(Part of a data file)
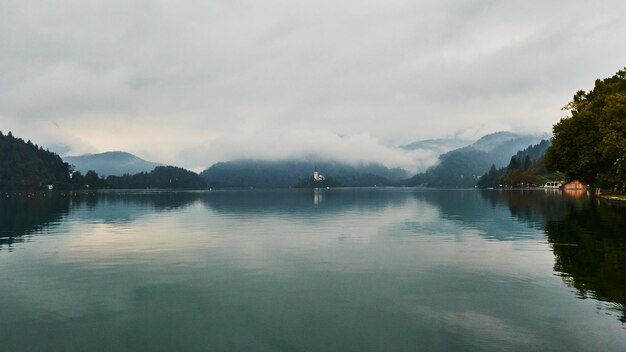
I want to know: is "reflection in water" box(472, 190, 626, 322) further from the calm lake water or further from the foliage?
the foliage

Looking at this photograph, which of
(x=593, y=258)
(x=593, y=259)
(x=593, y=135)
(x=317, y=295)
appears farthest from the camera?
(x=593, y=135)

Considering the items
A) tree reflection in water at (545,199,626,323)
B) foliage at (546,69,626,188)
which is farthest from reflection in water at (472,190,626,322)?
foliage at (546,69,626,188)

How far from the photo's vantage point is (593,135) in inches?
3605

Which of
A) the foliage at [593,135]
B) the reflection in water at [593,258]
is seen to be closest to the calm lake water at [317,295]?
the reflection in water at [593,258]

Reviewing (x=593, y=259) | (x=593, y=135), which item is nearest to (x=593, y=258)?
(x=593, y=259)

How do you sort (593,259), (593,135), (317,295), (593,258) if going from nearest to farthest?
(317,295) < (593,259) < (593,258) < (593,135)

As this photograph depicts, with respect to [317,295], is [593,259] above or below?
above

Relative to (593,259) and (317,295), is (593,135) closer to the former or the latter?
(593,259)

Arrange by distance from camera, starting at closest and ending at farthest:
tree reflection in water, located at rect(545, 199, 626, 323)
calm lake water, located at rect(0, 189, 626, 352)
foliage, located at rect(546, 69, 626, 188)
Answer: calm lake water, located at rect(0, 189, 626, 352) → tree reflection in water, located at rect(545, 199, 626, 323) → foliage, located at rect(546, 69, 626, 188)

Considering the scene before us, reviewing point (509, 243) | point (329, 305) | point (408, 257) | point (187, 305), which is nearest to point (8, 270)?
point (187, 305)

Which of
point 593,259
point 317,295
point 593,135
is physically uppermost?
point 593,135

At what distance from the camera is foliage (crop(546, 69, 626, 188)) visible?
261 feet

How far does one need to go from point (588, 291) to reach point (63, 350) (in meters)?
21.0

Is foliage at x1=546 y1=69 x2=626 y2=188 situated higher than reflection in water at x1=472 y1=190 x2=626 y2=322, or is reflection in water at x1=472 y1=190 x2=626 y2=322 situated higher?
foliage at x1=546 y1=69 x2=626 y2=188
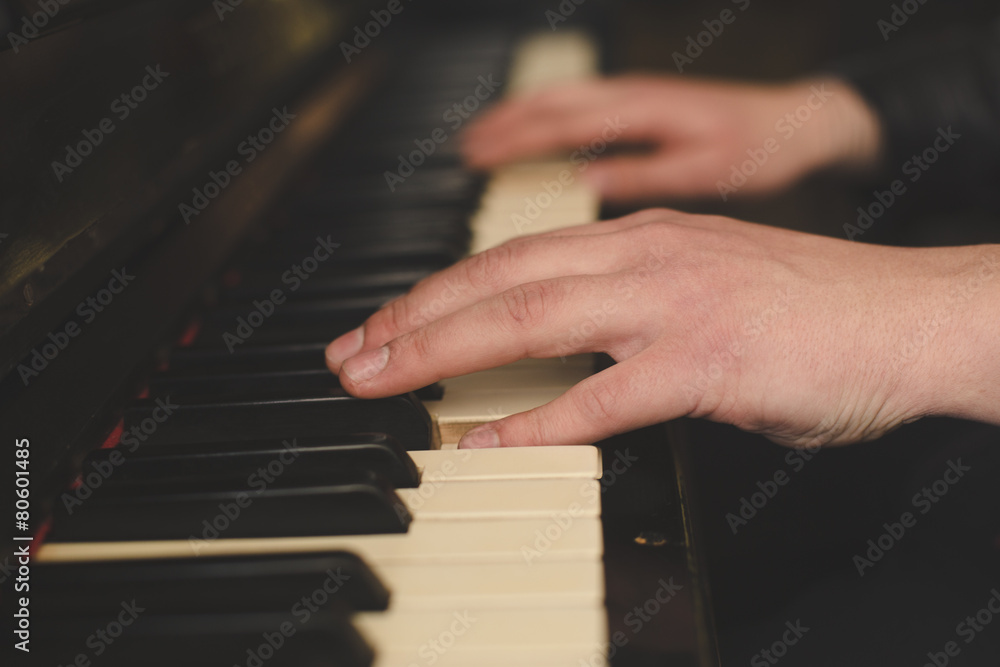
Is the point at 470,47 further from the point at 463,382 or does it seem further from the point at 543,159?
the point at 463,382

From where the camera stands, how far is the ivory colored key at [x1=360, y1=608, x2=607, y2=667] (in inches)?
20.7

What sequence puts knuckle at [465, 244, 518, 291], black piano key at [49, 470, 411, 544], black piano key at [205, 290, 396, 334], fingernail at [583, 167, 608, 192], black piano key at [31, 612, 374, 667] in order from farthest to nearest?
fingernail at [583, 167, 608, 192] → black piano key at [205, 290, 396, 334] → knuckle at [465, 244, 518, 291] → black piano key at [49, 470, 411, 544] → black piano key at [31, 612, 374, 667]

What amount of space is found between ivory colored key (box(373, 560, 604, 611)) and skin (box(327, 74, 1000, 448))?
0.50ft

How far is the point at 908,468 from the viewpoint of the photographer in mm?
1186

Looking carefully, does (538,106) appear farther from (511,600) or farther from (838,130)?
(511,600)

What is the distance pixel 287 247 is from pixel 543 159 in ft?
1.79

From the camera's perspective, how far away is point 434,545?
618 millimetres

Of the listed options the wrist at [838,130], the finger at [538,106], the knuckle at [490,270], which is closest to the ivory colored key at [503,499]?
the knuckle at [490,270]

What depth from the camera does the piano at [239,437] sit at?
1.79 feet

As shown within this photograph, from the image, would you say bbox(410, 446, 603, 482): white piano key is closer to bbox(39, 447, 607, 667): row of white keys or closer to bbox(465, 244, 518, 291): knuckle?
bbox(39, 447, 607, 667): row of white keys

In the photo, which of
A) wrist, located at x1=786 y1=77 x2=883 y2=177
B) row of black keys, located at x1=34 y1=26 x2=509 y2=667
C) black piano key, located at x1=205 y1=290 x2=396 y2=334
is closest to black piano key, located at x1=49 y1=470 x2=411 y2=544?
row of black keys, located at x1=34 y1=26 x2=509 y2=667

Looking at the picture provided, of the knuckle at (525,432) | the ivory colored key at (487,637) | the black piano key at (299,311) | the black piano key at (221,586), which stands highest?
the black piano key at (221,586)

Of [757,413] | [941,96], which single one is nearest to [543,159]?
[757,413]

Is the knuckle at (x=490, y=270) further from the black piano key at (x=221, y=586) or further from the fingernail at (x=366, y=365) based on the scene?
the black piano key at (x=221, y=586)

- YOUR GOAL:
Rewrite the stretch from the line containing "Is the knuckle" through the end of the items as a numbered list, leaving out any blank lines.

- TASK RESULT:
1. Is the knuckle at (x=490, y=270) further from the black piano key at (x=221, y=586) or further from the fingernail at (x=366, y=365) based on the scene?
2. the black piano key at (x=221, y=586)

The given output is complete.